Think of this as your “people” portion of security. Administrative controls involve the strategy, roles, and responsibilities of workforce members. This includes things like your onboarding and offboarding processes, your password rules, asset management, incident response planning, and more.
Physical controls are the tactile security controls. These are the ones that protect people from physically accessing your information. This includes things such as the locks on your business’s doors, your badge system, the cameras you have on the facility, etc. After all, it doesn’t matter how secure your network is if someone can break in and steal your server.

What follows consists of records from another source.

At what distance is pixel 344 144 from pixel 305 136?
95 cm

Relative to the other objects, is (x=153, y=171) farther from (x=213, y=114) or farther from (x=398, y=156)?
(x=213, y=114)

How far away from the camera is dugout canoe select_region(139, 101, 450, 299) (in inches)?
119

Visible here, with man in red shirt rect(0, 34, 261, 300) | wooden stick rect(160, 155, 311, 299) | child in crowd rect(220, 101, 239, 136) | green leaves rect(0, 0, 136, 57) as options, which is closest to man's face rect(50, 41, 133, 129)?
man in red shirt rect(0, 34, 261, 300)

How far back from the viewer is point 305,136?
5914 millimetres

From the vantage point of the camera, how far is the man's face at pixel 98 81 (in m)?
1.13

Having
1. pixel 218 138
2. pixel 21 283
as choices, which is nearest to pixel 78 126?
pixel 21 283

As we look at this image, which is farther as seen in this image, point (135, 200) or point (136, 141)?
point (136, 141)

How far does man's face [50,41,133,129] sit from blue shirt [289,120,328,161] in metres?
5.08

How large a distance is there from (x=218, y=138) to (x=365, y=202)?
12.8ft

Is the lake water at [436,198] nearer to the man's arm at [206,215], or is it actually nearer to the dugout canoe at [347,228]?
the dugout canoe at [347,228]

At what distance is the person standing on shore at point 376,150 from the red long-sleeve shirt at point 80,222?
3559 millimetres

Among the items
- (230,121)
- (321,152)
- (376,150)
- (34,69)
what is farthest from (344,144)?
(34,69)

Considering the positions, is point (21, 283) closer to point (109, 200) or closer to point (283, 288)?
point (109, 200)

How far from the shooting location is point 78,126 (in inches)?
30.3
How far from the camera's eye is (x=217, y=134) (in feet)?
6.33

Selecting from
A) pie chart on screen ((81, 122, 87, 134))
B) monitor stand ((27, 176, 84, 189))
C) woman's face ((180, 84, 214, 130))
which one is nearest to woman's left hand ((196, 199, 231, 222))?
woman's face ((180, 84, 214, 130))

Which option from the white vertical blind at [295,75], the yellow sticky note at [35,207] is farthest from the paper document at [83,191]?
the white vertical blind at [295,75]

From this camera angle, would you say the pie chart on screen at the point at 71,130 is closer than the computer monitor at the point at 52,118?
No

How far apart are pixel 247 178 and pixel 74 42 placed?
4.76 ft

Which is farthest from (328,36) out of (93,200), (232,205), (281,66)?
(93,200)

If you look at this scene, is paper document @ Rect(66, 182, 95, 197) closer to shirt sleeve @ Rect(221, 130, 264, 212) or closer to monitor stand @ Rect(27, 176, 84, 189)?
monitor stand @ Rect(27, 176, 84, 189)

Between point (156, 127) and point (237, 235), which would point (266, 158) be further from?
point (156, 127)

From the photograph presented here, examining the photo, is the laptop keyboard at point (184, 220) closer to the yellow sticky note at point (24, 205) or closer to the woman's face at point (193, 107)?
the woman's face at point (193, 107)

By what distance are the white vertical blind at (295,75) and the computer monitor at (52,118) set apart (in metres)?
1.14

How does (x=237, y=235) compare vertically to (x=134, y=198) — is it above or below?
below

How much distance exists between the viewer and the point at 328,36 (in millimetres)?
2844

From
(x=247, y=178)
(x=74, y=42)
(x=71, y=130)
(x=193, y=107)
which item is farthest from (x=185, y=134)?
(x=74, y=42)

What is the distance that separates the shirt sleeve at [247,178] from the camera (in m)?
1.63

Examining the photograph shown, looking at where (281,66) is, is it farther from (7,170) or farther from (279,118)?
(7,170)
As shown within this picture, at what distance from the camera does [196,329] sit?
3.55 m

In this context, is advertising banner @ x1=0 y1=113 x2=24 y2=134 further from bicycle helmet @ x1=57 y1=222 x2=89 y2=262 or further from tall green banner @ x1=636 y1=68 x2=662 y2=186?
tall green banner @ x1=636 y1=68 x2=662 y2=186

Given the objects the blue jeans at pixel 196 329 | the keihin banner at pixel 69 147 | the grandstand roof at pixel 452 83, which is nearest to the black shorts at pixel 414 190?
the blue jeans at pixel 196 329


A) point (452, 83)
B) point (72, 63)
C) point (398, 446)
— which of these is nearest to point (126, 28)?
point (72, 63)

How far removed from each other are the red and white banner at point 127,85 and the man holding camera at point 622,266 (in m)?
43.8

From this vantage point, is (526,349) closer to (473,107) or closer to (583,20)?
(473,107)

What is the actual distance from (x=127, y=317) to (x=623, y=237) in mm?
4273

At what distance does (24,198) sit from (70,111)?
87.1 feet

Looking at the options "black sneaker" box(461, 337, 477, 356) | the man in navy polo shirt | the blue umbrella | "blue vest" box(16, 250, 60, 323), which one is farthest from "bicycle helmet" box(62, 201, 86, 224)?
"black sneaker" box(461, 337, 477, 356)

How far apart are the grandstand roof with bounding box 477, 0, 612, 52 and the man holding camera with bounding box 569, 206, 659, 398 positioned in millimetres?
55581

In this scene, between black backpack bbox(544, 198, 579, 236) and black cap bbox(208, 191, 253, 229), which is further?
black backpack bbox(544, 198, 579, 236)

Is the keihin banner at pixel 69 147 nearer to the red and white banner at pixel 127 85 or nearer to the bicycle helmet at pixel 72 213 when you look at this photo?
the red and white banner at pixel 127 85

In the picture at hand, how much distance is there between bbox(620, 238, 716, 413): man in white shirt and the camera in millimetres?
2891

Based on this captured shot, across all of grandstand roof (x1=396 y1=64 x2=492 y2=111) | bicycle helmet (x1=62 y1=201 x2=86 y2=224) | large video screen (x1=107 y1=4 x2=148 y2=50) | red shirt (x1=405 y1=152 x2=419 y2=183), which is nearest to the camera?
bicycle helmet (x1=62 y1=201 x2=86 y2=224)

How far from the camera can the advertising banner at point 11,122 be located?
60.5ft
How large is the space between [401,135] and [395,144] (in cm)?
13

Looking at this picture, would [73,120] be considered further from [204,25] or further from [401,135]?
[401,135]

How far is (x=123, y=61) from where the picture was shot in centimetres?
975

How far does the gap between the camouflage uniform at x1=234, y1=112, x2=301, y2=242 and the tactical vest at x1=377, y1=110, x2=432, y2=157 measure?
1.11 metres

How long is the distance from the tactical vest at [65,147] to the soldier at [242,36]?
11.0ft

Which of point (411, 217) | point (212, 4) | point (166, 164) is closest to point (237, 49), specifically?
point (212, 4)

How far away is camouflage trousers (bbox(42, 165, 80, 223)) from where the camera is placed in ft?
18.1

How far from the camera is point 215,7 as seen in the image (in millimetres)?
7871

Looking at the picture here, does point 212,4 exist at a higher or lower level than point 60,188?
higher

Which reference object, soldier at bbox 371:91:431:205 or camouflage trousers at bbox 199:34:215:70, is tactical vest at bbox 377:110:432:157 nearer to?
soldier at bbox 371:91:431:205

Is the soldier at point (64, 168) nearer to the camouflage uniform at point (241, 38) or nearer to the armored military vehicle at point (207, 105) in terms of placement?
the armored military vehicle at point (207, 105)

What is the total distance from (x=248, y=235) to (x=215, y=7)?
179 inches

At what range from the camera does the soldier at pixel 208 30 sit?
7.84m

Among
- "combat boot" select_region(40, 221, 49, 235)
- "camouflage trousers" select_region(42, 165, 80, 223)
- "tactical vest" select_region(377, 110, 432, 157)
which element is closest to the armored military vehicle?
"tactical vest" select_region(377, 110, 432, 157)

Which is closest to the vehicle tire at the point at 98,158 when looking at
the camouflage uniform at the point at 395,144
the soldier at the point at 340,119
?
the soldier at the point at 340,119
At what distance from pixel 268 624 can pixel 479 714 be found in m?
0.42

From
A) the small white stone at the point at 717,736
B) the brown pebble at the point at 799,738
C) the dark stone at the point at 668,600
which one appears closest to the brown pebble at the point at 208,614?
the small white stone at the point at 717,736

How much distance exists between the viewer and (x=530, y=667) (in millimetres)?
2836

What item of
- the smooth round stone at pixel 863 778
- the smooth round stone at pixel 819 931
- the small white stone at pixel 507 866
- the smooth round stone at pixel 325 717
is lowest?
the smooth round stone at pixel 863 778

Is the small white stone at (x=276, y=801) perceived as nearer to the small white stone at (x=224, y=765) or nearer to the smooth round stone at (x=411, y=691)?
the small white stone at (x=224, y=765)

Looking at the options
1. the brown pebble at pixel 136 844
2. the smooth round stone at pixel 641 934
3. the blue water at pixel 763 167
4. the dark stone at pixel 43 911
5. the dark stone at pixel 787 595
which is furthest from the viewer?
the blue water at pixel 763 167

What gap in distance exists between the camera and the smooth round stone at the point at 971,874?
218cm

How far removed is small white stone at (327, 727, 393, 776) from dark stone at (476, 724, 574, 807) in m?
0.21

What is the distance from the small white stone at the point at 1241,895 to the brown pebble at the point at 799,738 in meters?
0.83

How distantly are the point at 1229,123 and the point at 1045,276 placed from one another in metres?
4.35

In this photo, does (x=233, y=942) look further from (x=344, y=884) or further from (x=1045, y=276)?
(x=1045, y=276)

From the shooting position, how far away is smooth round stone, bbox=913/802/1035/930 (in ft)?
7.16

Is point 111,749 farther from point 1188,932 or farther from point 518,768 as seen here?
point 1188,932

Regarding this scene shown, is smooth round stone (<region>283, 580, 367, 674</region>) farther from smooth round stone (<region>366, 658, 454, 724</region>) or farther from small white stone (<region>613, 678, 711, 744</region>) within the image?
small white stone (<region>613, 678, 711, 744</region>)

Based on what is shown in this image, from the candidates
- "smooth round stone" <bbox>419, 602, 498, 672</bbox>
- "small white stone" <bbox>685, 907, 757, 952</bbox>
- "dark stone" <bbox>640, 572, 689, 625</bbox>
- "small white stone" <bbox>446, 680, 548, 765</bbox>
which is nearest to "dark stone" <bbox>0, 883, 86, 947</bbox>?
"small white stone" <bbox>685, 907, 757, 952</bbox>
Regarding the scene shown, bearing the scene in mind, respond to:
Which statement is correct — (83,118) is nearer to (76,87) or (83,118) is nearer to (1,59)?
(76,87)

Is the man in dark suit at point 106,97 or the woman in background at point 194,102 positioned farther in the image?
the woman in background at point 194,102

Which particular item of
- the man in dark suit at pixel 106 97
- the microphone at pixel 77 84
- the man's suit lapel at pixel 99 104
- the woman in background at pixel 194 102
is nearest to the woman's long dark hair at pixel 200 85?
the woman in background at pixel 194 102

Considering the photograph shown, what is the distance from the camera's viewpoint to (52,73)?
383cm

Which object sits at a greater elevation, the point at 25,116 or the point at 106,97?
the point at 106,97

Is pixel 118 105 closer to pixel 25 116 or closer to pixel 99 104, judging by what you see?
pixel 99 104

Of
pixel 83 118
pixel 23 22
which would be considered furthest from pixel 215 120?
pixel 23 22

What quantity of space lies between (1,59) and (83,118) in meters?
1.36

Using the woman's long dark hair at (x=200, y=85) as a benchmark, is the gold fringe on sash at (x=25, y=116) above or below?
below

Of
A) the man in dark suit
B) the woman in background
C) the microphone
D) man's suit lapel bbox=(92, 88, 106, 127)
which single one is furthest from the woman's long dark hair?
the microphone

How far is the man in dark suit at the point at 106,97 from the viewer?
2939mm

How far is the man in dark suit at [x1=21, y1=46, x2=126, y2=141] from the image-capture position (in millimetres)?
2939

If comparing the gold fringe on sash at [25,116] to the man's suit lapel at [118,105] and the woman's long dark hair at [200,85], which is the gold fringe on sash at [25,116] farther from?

Internal Technical Controls
Internal technical controls involve the controls you have to protect your internal information resources. This includes your network connectivity, remote access, servers and storage, mobile devices, and more. These controls focus on the things that happen inside your internal environment.
External Technical Controls
This is what people think of most when they think of information security. External technical controls take a look at your protections against the outside world. External technical controls involve firewalls and anything else that can help prevent black hat hackers from breaking through your network from the internet.
We do this through an assessment called the FISASCORE®. This assessment will return a numeric value (FISASCORE), which looks much like your personal credit score and quickly gives you an overview of where you are as it relates to your corporate security. The lower the FISASCORE, the more likely it is that your business’s data will be compromised. The higher the score, the less risk you have. The score and supporting documentation quickly give you an understanding of what your current environment looks like, help you decide what you want it to look like, and give you a plan around how you will get to the desired future state.
The report is effectively a road map charting a path to greater security. Risk can’t be eliminated, but implementing the report’s improvement items will indeed make your information security program and business more secure. Post-implementation success not only shores up your defenses but also demonstrates improvement for insurers who may have written a breach insurance policy for your organization. It gives you a defensible position in the event of an incident occurring.
Much like my wife trying to do time and motion studies on me to make me more efficient (still a work in progress, by the way), the FISASCORE aims to understand your efficiencies. It measures and allows you to manage your security objectively, with repeatability, and complies with major standards in the information security area. The objectivity, measurability, and repeatability are what make FISASCORE a tool that many have in their toolbox and one you should add to your information security program as well.